Put me on the e-mail chain: snidert [at] casady [dot] org
General - I’ve been influence by some of the best K coaches in the country and a common theme among them, which has been ingrained in my brain, has been:
“You are a debater, not a philosopher.”
This should be your guiding principle when reading and answering a kritik in front of me. Debaters seem to rely more on jargon than actually doing the work of explaining and applying their argument. Unnecessarily complex kritiks won't get good speaker points (90% of the time you could have just read the cap k).
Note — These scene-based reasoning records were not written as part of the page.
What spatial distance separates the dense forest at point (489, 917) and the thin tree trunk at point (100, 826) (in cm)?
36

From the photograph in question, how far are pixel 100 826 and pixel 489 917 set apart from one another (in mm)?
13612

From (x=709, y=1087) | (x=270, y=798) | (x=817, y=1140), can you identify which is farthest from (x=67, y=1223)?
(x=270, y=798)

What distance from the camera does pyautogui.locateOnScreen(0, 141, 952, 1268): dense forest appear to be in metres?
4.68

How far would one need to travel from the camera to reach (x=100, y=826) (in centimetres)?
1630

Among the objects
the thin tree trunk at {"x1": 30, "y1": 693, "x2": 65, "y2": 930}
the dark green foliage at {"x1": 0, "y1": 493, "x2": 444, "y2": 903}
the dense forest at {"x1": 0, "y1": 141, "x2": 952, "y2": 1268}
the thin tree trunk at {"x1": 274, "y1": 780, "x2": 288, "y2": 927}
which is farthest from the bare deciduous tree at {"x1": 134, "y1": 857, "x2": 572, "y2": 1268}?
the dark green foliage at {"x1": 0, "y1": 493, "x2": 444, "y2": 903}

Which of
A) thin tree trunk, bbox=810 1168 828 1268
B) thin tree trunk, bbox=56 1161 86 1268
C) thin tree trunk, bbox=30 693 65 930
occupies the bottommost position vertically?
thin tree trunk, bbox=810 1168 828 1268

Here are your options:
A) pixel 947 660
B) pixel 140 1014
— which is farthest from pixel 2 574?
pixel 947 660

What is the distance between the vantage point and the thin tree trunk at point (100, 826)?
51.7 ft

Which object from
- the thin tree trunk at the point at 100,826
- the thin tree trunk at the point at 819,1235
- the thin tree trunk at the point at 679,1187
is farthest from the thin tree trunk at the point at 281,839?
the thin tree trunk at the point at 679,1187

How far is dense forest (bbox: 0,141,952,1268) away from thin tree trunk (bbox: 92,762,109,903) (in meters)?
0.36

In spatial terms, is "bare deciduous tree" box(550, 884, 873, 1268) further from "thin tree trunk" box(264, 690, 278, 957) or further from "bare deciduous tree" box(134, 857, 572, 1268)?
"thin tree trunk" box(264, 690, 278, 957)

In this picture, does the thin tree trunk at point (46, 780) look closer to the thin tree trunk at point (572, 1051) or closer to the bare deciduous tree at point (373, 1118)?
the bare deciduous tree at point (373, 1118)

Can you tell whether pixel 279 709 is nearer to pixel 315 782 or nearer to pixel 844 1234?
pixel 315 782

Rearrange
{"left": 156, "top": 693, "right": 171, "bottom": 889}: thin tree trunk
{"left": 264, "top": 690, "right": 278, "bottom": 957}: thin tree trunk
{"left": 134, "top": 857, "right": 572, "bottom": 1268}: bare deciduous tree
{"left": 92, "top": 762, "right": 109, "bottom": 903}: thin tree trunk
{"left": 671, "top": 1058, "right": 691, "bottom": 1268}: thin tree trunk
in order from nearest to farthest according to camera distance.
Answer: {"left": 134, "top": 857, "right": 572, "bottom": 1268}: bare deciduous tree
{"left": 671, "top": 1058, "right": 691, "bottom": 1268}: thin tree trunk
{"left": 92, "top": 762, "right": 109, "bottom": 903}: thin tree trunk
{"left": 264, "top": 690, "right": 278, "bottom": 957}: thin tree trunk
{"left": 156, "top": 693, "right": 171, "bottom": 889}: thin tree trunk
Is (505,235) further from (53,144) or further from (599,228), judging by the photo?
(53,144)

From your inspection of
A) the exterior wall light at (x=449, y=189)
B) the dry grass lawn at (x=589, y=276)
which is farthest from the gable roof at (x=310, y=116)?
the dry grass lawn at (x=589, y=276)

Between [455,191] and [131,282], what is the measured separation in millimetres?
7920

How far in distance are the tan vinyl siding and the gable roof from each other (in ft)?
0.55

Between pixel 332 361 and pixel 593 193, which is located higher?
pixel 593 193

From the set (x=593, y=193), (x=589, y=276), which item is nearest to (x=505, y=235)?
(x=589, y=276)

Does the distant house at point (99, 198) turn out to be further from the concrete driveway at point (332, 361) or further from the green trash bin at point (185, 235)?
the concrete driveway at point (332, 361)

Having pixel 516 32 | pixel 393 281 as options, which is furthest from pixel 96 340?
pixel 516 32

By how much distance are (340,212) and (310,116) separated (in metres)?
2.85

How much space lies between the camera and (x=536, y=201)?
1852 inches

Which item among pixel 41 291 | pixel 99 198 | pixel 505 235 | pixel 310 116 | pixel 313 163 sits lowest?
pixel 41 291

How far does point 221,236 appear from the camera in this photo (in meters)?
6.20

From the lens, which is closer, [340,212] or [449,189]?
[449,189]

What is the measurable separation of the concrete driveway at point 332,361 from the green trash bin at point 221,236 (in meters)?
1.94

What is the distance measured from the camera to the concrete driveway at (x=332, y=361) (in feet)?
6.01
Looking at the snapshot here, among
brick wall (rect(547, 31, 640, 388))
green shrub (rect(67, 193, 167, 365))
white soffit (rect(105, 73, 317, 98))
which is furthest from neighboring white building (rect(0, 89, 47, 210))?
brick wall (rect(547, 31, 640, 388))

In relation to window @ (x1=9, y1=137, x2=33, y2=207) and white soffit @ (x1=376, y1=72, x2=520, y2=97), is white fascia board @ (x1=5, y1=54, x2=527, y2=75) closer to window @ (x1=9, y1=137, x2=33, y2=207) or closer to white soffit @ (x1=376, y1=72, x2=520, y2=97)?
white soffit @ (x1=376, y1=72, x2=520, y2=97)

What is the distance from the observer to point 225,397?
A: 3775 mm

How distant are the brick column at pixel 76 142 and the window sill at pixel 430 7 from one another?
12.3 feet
No overviews on a separate sheet of paper.
Neg - Kritiks, typically, come from literature bases that have robust explanatory power for the way the world/power/violence works, which I don't see many debaters take advantage of. Instead of using this theory as a way to control large parts of the debate, debaters start and stop at "X is the root cause."
I'm not persuaded much by self-serving counter interpretations on framework. There needs to be a very compelling reason to not let the affirmative weigh the plan. That said, most of the reasons why I shouldn't evaluate the plan are typically offense against it. For example while I don't find the FW interpretation "Debate should be about epistemological assumptions" very convincing, I will definitely vote on "the affirmative's plan relies on a flawed epistemology, which results in serial policy failure."
Stop reading Antonio 95.
Affs - The easiest way to beat a kritik is to defend your aff. Don't force yourself to play the neg's game if you don't know what you're talking about.
Condo seems to be getting a bit excessive, but no one goes for condo anymore so I'm sort of stuck with it.
See “tech vs truth” and “On Evidence.” If your Adv/DA isn't logically consistent then I probably won't vote for it. You should interrogate evidence quality and author qualifications (applies to advantages too).
Evidence quality and consistency is really important to me. Teams should point out when evidence is really bad (looking at you politics DA).
Tech vs Truth
I think of this as more of a continuum as opposed to a binary. I lean more towards truth than tech. For example, I have a higher threshold for arguments like “climate change not real” than “plan doesn’t solve climate change.” I traditionally evaluate the debate in offense/defense paradigm. There is a such thing as a 0% risk.
I enter every debate with the assumption that the resolution is going to play a role in the round. What role it plays, however, is up for debate. I really enjoy “clash of civilizations” debates. I don’t have a preference between skills or fairness standards.
Common reasons I vote aff on FW:
The Neg goes for too many “standards”/"DAs"/whatever-youre-calling-them in the 2NR.
The Neg doesn’t even try to engage the aff’s 2AC to FW.
Stop reading Antonio 95. Yes the second time was intentional.
Common reasons I vote neg on FW:
The Aff doesn’t have an offensive reasons why the TVA is bad.
The Aff doesn’t even try to engage the neg’s standards on FW.
I only flow what I hear, I won't use the doc to correct my flow. If I don't catch an argument/tag because you're too unclear then ¯\_(ãƒ„)_/¯
Guaranteed 30 if you’re paper debate team #PaperDebate
My facial reactions will probably tell you how I feel about your arg.
I won't flow the overview on a separate sheet of paper. Bad.